A travers l’étude quantitative, il s’agit premièrement de faire l’état des lieux des circuits de commercialisation des fermes bio sur la région Bretagne en mettant en évidence les modes de vente en circuits courts (marchés, vente à la ferme, site de commande en ligne, vente en paniers/caissettes, etc.), les caractéristiques de la vente en circuits longs (type d’intermédiaire(s), relations avec les opérateurs, destination de leur production sur le territoire) et la combinaison de systèmes de commercialisation en circuits courts et en circuits longs.
Toutes les données n’étant pas disponibles pour le moment, nous nous attacherons principalement à caractériser les modes de vente en circuits courts.
Il s’agit deuxièmement de caractériser les exploitations selon les circuits de commercialisation: système de production, taille de l’exploitation, organisation du travail, main d’œuvre, activité de transformation. Cette caractérisation technico-économique des fermes bio sera analysée en relation avec les circuits de commercialisation pour voir si les systèmes de production et d’organisation de l’exploitation jouent un rôle important ou non dans les orientations de commercialisation.
Des données plus qualitatives sur les raisons principales (ex : « autonomie dans la gestion du temps de travail », « ne pas avoir se soucier de la commercialisation de sa production », « recherche du contact avec le consommateur », « implication dans le développement local de la bio », etc.) qui ont été déterminantes dans l’adoption des modes de commercialisation seront analysées au regard des différents circuits de commercialisation.

Méthodologie : construction du questionnaire

Pour la construction du questionnaire, nous nous sommes appuyés principalement sur le questionnaire de l’Observatoire Bio Breton de la vente en circuits courts de 2012, les fiches techniques de la FRAB, les fiches références circuits courts de la Chambre d’Agriculture ainsi que sur des travaux sociologiques traitant de la vente en circuits courts. Par ailleurs, les nombreuses réflexions lors des comités de pilotages et des comités techniques, les expertises apportées par les animateurs de GAB (Groupement des agriculteurs Bio) ont largement contribué à la conception du questionnaire. Le questionnaire a également été testé sur un échantillon de huit producteurs afin de le rendre plus « robuste ».

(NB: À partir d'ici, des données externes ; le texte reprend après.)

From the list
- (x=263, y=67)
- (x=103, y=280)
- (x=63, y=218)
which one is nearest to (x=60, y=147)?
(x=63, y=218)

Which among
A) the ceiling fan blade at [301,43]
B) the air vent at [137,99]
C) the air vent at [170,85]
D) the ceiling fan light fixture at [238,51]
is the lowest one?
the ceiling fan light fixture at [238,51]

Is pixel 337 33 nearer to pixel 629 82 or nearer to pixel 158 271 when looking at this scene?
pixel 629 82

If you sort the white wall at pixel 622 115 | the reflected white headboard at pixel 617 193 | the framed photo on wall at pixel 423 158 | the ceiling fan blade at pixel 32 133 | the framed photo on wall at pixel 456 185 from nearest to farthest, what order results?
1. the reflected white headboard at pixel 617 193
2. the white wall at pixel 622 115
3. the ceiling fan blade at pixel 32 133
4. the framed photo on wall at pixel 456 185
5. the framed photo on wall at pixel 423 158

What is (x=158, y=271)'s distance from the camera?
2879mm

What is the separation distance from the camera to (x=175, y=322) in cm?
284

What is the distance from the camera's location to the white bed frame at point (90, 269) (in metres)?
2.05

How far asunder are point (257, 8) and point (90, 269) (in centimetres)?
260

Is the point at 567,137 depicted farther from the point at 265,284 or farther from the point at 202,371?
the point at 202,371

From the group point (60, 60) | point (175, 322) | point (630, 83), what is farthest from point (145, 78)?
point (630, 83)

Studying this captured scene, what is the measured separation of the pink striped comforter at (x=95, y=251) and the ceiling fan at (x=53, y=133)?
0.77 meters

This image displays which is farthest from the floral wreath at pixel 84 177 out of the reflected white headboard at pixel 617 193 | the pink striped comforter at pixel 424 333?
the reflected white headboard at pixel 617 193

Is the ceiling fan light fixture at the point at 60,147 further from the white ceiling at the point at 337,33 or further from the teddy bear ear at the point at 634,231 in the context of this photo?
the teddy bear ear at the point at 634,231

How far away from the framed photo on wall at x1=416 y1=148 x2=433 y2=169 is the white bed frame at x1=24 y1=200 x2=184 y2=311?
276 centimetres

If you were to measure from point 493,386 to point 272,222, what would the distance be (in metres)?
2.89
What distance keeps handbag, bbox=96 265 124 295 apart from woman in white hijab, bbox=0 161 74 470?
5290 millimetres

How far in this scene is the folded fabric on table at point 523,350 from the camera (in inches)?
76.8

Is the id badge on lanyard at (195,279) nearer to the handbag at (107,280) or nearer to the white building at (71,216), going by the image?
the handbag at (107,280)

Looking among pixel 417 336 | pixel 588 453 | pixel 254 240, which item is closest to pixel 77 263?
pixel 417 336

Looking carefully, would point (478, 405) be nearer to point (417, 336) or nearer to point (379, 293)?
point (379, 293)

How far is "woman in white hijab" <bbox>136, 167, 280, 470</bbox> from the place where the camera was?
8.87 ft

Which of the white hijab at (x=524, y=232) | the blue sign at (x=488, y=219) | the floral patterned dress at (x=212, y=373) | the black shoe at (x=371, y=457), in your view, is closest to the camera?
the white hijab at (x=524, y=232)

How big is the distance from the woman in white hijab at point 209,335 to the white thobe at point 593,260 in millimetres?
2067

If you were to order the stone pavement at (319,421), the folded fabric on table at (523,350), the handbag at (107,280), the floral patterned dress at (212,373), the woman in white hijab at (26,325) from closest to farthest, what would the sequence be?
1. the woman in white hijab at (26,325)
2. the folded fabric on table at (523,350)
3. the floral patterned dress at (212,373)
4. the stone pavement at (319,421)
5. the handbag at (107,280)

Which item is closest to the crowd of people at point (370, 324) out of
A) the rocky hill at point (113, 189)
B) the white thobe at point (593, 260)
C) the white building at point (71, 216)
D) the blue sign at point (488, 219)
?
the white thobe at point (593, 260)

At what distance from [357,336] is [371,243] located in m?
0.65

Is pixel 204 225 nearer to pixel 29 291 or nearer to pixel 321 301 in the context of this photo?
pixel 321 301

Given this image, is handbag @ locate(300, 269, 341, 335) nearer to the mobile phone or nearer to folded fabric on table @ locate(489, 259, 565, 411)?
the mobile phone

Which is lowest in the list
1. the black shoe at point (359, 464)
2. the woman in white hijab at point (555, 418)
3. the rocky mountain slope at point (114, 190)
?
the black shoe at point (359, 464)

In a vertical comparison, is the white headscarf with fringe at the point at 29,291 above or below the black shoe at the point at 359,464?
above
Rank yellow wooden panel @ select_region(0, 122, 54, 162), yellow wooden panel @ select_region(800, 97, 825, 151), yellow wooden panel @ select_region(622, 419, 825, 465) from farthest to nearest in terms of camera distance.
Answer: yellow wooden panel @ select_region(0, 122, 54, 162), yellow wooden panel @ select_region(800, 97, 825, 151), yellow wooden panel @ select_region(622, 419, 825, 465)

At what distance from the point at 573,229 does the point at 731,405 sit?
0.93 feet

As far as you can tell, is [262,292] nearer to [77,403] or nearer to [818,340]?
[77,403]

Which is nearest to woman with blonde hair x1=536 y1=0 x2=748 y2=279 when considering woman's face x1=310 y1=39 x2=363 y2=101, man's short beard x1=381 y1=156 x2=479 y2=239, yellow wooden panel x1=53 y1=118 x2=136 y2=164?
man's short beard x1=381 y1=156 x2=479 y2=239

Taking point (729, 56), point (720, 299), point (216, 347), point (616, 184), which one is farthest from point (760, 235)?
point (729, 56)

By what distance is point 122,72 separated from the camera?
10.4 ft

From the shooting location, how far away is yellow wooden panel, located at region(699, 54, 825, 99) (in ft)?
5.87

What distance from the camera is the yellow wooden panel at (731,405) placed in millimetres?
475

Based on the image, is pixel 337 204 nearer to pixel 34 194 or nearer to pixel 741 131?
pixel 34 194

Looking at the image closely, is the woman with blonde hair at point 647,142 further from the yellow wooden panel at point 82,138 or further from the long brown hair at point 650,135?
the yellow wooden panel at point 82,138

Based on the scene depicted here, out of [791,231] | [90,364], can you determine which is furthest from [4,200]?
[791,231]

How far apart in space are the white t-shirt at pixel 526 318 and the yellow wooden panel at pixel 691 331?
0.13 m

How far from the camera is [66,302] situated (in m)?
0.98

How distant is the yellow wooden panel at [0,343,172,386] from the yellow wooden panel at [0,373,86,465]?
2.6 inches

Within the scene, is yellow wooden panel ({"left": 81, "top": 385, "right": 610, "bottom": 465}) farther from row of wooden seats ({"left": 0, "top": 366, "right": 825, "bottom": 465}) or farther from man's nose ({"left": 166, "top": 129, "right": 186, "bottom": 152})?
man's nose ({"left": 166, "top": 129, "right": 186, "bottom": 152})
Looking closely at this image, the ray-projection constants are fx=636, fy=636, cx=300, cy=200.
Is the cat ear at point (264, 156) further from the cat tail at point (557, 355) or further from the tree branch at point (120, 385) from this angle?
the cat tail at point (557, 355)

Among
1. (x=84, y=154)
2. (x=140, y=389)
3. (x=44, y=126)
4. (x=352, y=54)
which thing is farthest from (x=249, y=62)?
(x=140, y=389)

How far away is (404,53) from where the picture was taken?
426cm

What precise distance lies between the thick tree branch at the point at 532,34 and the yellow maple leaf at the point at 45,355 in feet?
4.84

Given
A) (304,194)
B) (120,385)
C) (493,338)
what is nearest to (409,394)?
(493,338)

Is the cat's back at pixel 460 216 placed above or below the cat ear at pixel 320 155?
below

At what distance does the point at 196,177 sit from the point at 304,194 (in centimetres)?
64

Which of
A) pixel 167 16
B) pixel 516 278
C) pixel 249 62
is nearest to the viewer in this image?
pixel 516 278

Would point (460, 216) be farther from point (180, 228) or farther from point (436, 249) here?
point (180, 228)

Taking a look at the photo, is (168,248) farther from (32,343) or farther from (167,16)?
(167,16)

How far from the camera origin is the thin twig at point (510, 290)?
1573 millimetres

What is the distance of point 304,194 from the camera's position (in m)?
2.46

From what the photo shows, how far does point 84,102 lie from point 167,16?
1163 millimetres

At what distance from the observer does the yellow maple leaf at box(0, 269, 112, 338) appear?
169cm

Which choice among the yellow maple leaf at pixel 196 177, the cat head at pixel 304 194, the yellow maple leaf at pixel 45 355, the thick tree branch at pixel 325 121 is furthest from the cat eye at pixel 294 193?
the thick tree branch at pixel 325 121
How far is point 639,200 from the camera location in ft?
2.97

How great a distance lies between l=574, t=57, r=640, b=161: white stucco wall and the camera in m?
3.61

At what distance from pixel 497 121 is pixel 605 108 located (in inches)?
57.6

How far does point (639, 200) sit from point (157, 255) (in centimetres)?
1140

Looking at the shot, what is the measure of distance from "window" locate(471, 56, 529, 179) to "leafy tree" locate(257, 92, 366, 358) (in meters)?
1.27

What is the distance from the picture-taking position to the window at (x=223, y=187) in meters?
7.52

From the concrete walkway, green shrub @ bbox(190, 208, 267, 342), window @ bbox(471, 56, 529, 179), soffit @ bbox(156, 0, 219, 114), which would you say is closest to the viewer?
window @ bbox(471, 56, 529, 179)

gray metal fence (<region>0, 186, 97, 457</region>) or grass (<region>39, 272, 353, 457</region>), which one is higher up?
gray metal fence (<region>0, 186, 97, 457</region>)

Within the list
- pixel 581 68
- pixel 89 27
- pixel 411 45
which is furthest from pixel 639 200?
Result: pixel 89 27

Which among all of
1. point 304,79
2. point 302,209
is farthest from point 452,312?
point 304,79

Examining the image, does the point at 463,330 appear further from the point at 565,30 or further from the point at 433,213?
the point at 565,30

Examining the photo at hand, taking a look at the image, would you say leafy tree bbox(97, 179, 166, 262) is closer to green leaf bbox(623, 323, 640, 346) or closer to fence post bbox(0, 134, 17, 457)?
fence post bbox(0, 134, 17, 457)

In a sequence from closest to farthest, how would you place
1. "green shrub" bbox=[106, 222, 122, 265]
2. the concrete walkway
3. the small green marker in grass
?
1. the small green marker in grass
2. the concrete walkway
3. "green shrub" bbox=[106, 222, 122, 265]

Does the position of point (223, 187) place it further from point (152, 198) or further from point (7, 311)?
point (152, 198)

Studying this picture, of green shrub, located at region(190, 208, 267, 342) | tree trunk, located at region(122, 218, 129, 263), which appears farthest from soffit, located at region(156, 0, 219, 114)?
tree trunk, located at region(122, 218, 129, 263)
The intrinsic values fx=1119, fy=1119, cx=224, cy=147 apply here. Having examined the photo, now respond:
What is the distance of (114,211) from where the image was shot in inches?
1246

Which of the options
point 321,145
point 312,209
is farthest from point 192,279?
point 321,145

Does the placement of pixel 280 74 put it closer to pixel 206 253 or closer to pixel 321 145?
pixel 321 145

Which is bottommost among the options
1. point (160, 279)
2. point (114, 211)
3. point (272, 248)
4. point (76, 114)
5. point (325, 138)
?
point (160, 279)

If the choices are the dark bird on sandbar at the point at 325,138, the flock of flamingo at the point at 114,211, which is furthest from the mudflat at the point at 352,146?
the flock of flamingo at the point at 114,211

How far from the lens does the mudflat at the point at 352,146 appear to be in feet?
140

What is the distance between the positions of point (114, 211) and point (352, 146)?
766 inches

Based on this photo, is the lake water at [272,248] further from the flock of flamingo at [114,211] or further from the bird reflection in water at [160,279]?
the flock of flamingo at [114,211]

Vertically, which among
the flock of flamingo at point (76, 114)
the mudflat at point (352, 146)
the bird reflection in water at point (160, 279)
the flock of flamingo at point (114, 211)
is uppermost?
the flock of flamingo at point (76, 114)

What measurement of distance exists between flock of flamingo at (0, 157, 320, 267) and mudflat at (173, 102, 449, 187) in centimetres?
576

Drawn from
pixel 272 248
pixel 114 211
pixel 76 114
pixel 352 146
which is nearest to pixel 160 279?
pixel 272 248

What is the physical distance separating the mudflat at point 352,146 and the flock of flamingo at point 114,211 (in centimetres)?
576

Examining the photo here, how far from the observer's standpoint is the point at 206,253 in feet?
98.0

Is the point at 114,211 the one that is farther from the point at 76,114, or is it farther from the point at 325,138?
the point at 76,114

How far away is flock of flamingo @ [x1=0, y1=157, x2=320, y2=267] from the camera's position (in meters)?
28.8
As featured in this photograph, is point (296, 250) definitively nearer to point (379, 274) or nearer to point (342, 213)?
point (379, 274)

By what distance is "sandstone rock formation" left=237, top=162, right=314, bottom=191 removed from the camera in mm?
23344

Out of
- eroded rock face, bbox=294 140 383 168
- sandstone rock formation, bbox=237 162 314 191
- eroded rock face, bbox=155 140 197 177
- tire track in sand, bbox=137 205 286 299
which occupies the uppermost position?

Présentation enquête qualitative

Dans la conduite de nos entretiens, nous avons opté pour une méthodologie d’enquête par trajectoire. Cette méthodologie est appropriée pour étudier les « parcours » de commercialisation des producteurs en circuits courts, en circuits longs et en complémentarité circuits courts et circuits longs. L’approche par trajectoire permet de resituer les choix de commercialisation dans un espace-temps plus large afin de mettre en lumière les facteurs (individuels, contexte, effets de réseaux) qui ont joué un rôle dans la mise en place, les évolutions ou non des modes de commercialisation depuis le début de l’installation en agriculture. Dans notre enquête, un guide d’entretien a été réalisé mais en réalité la méthode non-directive s’est imposée.
Au regard des informations que nous avons recueilli dans l’étude quantitative au sujet de l’influence du système de l’exploitation sur les circuits de commercialisation adoptés par les producteurs, il était intéressant d’enquêter des agriculteurs dans diverses productions : systèmes en polyculture élevage (production animale avec généralement une production céréalière) et systèmes en cultures végétales (type maraîchage et fruits).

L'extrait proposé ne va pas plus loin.